== Supplied records ==

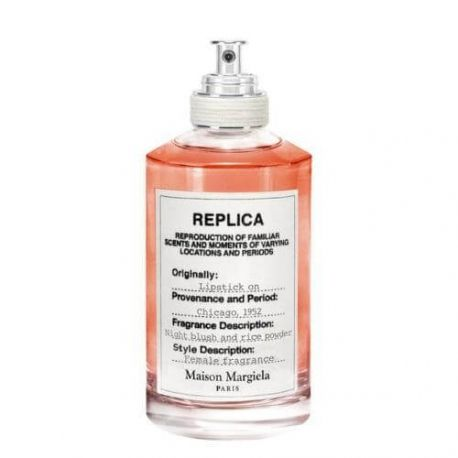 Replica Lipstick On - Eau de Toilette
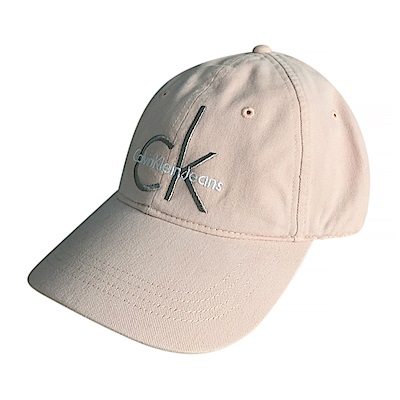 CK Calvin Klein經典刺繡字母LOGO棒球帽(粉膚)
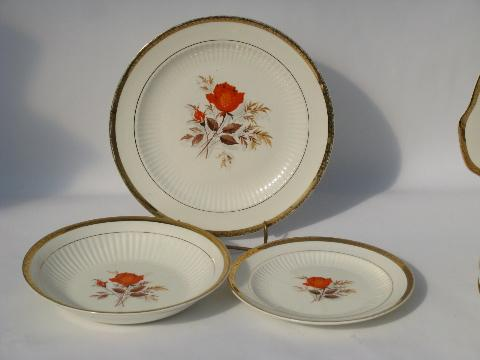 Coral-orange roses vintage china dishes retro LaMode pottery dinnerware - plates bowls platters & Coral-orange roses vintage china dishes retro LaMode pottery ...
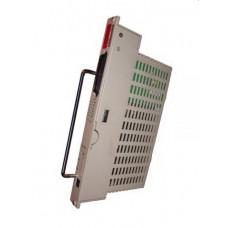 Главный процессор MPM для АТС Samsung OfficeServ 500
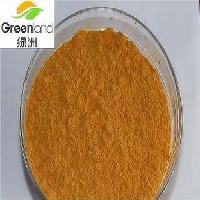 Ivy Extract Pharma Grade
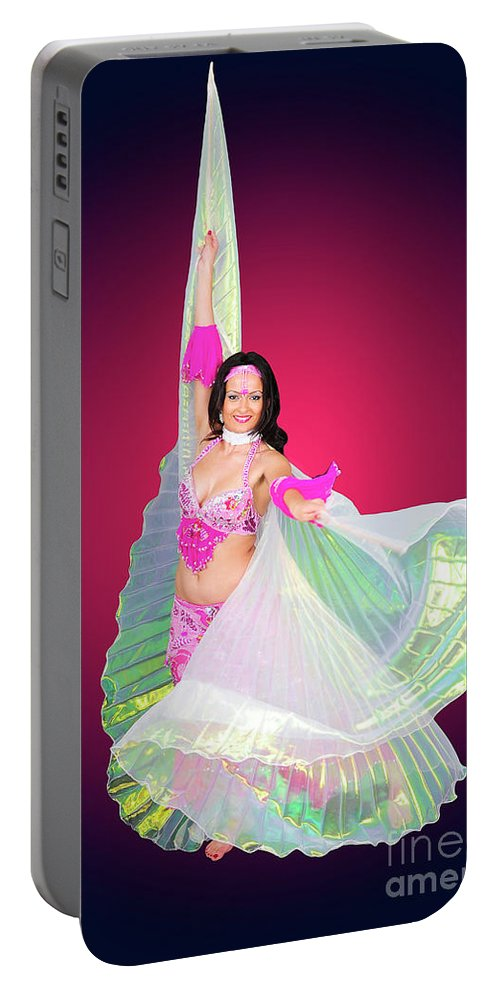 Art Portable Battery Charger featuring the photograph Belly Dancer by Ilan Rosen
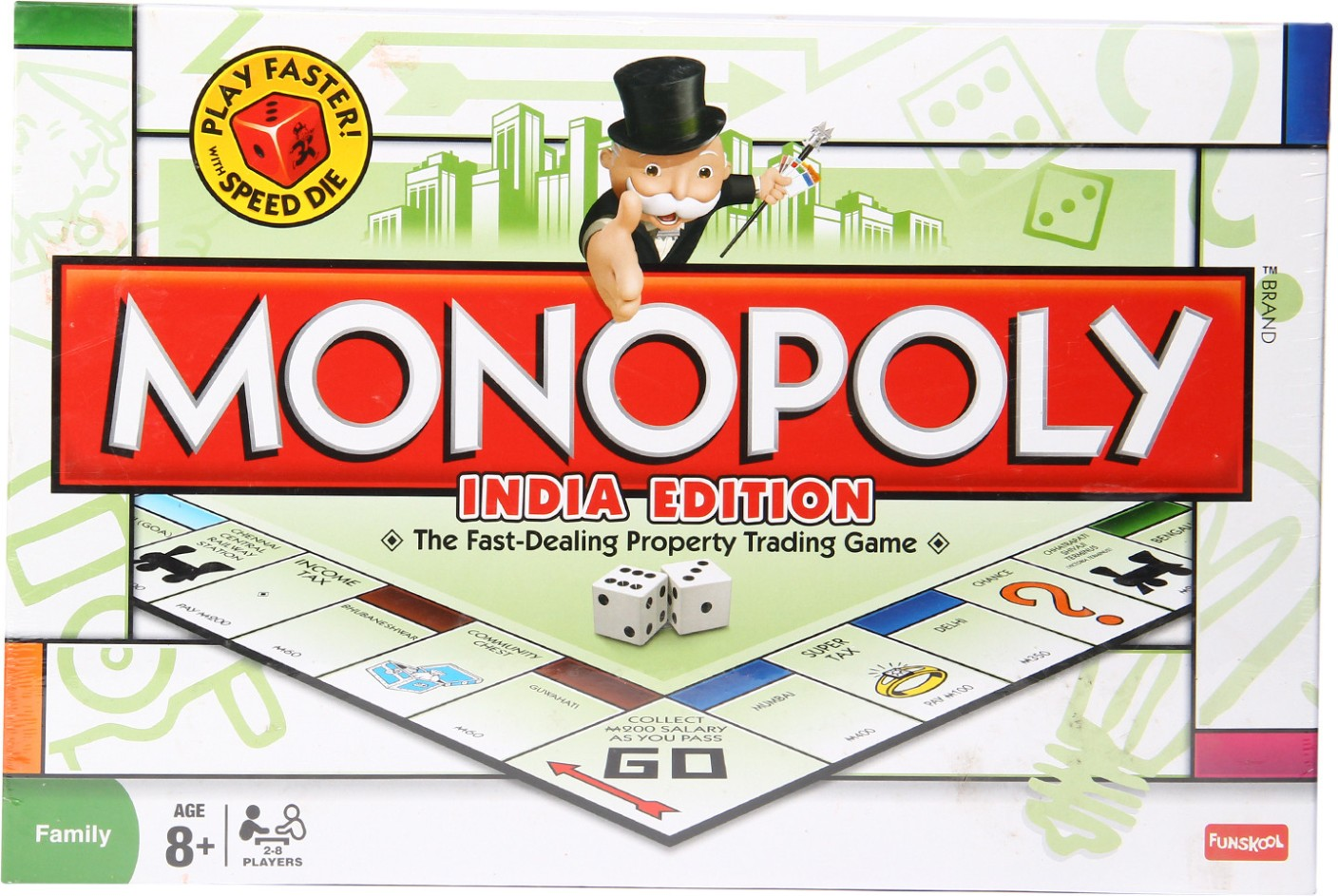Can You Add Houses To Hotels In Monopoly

===

Restate, word for word, the entries above, dropping any picture.

# [Written response]
 Replica Lipstick On - Eau de Toilette
 CK Calvin Klein經典刺繡字母LOGO棒球帽(粉膚)
 Coral-orange roses vintage china dishes retro LaMode pottery dinnerware - plates bowls platters & Coral-orange roses vintage china dishes retro LaMode pottery ...
 Главный процессор MPM для АТС Samsung OfficeServ 500
 Ivy Extract Pharma Grade
 Art Portable Battery Charger featuring the photograph Belly Dancer by Ilan Rosen
Can You Add Houses To Hotels In Monopoly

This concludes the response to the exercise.